(What is required): Would you print the material exactly, starting at its first line and ending at the line holding "A: Wildebeestblue (blue"?
[Supplied material — start]
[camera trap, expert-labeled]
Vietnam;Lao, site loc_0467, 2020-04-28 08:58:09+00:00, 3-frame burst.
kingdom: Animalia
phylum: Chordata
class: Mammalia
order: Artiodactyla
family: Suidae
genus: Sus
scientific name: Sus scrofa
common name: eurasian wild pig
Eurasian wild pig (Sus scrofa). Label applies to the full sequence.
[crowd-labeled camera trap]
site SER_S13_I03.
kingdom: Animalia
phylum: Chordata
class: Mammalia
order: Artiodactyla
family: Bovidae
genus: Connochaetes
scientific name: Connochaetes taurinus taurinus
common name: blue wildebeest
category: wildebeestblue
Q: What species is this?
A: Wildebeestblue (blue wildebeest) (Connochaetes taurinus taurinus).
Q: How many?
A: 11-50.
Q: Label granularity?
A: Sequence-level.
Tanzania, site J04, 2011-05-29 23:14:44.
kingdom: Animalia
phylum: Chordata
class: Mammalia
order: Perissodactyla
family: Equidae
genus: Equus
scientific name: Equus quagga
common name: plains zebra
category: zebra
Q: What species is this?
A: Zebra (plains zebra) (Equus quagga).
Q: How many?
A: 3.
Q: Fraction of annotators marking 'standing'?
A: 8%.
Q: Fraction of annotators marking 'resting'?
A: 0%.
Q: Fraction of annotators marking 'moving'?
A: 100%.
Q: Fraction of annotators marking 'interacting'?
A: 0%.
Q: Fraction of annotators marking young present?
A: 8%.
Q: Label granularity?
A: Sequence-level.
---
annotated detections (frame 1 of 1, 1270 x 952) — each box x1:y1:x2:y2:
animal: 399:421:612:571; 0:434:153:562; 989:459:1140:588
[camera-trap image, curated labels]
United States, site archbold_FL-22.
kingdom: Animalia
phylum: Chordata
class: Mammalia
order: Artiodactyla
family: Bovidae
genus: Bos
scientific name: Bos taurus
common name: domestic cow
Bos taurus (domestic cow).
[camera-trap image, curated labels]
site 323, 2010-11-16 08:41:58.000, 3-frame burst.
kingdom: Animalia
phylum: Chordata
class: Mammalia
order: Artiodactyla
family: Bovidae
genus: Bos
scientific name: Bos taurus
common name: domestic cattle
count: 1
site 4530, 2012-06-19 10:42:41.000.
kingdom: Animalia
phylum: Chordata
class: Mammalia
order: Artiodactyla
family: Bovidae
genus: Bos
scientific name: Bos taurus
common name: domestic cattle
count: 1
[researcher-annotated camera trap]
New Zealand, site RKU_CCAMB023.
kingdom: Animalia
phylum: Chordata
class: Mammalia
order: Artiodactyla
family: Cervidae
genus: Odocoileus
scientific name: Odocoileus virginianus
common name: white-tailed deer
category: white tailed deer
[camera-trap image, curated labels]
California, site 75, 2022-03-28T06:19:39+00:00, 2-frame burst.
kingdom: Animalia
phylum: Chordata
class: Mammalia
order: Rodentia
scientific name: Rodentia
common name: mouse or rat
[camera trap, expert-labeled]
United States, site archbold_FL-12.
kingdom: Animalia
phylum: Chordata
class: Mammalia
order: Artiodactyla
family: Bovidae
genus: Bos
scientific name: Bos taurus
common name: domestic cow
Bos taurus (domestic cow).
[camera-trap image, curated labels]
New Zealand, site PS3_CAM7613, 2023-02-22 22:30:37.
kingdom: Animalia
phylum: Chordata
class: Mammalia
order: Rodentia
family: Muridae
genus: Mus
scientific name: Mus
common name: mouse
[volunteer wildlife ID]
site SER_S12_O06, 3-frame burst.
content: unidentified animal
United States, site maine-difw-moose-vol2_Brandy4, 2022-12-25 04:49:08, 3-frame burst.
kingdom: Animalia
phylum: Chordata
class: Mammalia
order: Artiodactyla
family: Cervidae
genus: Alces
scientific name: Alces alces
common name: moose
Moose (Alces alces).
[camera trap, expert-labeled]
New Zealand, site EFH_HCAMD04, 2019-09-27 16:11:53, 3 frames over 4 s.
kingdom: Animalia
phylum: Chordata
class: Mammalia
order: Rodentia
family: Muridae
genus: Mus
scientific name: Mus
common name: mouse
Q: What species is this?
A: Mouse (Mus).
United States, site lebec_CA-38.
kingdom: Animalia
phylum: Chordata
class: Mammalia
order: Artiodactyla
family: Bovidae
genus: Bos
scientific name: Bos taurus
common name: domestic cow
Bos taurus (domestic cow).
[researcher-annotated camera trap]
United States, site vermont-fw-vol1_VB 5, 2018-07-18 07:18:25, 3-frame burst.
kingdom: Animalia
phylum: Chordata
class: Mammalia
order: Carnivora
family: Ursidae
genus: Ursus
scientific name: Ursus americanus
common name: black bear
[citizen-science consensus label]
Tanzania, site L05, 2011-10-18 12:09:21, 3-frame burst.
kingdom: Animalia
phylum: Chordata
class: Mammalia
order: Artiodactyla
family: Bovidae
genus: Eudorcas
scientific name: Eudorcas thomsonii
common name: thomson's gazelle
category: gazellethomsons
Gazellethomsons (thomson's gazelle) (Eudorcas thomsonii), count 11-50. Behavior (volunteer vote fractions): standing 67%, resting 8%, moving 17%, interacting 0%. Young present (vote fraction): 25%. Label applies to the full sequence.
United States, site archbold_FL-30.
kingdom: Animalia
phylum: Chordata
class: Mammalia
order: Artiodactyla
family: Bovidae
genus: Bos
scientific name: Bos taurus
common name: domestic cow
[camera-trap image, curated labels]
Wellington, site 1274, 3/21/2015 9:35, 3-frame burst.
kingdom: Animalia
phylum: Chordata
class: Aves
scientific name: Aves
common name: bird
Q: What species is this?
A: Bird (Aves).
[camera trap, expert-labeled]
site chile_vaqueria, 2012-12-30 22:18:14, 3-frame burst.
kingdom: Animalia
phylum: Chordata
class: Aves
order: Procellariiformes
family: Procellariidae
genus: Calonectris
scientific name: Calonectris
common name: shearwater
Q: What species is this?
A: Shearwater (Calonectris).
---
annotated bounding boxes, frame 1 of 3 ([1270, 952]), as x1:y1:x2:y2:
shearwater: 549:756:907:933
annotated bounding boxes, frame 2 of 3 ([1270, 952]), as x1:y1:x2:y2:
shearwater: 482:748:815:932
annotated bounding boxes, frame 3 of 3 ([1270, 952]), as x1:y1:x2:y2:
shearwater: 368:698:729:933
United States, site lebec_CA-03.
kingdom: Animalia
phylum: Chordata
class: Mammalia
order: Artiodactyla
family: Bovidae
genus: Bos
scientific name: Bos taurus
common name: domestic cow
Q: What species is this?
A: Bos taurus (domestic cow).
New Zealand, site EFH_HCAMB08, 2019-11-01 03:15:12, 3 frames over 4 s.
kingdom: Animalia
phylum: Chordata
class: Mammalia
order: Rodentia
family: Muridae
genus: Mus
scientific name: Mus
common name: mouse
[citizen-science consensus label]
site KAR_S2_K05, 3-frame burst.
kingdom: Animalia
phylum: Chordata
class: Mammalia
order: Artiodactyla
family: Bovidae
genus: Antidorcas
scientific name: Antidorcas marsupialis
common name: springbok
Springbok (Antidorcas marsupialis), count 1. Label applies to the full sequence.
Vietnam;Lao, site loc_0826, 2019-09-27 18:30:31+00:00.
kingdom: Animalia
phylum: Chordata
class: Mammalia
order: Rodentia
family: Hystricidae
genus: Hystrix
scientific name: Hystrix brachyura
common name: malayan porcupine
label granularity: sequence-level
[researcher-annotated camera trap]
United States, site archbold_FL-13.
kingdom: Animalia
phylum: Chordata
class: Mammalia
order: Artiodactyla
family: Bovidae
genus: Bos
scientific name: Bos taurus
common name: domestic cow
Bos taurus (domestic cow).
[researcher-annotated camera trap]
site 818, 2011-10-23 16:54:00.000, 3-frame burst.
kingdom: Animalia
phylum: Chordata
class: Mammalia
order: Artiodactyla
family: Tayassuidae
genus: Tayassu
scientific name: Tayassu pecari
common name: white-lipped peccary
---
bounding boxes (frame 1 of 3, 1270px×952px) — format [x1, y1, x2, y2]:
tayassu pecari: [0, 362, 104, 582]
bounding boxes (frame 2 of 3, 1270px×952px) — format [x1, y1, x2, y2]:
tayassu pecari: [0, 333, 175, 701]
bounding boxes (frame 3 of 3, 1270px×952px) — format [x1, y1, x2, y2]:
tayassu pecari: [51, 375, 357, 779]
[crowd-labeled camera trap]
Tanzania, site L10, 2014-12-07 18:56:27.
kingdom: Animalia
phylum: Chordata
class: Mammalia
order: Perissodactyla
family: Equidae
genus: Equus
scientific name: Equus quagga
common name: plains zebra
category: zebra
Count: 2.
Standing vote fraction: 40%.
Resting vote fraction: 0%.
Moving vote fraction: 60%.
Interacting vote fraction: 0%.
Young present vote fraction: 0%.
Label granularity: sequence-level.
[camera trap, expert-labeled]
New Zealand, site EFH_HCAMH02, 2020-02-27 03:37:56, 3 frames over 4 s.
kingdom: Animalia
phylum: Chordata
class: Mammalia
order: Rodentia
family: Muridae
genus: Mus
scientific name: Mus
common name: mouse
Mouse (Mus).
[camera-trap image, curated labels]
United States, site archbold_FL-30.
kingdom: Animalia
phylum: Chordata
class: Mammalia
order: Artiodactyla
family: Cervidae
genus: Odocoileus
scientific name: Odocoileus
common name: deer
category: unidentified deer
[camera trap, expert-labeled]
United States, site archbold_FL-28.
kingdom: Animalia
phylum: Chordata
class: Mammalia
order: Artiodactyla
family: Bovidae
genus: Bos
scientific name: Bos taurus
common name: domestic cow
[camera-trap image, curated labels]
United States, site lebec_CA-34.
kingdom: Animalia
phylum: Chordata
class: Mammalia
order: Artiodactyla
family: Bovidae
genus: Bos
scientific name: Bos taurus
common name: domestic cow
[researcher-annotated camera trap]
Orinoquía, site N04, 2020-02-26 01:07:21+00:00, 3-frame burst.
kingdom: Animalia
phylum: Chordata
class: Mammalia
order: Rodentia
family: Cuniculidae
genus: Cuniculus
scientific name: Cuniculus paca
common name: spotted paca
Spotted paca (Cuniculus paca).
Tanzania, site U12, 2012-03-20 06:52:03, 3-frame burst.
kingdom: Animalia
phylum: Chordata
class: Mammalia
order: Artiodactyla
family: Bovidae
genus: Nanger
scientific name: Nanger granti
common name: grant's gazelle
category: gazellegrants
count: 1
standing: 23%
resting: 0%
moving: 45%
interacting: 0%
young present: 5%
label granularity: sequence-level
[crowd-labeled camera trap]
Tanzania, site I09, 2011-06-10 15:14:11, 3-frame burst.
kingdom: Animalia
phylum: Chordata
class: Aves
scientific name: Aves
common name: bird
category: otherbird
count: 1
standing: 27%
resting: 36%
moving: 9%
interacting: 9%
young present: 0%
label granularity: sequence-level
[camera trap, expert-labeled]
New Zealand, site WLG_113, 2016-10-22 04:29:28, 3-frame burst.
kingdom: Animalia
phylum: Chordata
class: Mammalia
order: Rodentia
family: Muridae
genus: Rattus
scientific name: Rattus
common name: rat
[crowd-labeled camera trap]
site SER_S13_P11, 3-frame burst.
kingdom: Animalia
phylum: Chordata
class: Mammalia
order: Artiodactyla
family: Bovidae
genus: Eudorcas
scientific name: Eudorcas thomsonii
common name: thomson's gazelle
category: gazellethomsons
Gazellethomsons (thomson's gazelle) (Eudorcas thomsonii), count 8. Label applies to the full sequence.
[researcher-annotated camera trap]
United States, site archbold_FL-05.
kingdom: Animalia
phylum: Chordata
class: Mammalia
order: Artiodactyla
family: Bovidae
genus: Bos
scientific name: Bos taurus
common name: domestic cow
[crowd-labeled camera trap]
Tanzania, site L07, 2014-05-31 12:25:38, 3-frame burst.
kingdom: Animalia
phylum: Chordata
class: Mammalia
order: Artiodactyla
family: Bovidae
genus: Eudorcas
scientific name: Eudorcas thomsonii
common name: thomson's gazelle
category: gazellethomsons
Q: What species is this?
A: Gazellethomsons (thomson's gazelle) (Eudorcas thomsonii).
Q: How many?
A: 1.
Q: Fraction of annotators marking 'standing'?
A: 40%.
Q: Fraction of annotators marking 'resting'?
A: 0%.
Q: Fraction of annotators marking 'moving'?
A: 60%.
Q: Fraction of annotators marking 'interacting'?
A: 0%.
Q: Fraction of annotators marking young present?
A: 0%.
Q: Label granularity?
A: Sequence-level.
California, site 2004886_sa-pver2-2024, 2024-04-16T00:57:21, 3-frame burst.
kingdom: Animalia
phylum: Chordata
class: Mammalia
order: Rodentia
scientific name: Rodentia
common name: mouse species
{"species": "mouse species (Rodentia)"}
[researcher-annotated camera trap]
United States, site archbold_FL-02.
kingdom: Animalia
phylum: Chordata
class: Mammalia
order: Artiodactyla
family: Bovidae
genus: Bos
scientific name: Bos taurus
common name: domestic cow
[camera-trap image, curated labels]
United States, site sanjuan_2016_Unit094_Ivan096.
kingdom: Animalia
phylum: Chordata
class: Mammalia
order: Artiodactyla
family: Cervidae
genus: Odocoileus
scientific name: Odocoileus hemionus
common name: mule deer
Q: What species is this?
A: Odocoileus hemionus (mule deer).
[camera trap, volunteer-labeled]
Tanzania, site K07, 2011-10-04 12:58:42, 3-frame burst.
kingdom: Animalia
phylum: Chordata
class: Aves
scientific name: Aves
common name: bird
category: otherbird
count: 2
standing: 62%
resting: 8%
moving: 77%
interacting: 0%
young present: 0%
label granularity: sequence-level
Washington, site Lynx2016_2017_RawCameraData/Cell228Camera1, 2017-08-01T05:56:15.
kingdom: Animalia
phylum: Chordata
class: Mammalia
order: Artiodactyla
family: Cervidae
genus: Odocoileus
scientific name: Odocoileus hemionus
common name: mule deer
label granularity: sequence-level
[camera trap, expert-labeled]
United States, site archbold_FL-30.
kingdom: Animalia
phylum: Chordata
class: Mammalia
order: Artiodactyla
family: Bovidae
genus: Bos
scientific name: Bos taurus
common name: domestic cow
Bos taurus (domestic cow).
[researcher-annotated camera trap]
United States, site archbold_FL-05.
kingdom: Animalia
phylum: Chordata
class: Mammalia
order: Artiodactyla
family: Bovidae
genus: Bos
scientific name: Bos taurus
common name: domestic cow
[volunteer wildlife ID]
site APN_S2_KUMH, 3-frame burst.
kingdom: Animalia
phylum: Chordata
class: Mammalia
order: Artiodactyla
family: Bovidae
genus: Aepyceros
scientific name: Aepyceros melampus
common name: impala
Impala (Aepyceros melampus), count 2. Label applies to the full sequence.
[Supplied material — finish]
(Answer below):
[camera trap, expert-labeled]
Vietnam;Lao, site loc_0467, 2020-04-28 08:58:09+00:00, 3-frame burst.
kingdom: Animalia
phylum: Chordata
class: Mammalia
order: Artiodactyla
family: Suidae
genus: Sus
scientific name: Sus scrofa
common name: eurasian wild pig
Eurasian wild pig (Sus scrofa). Label applies to the full sequence.
[crowd-labeled camera trap]
site SER_S13_I03.
kingdom: Animalia
phylum: Chordata
class: Mammalia
order: Artiodactyla
family: Bovidae
genus: Connochaetes
scientific name: Connochaetes taurinus taurinus
common name: blue wildebeest
category: wildebeestblue
Q: What species is this?
A: Wildebeestblue (blue wildebeest) (Connochaetes taurinus taurinus).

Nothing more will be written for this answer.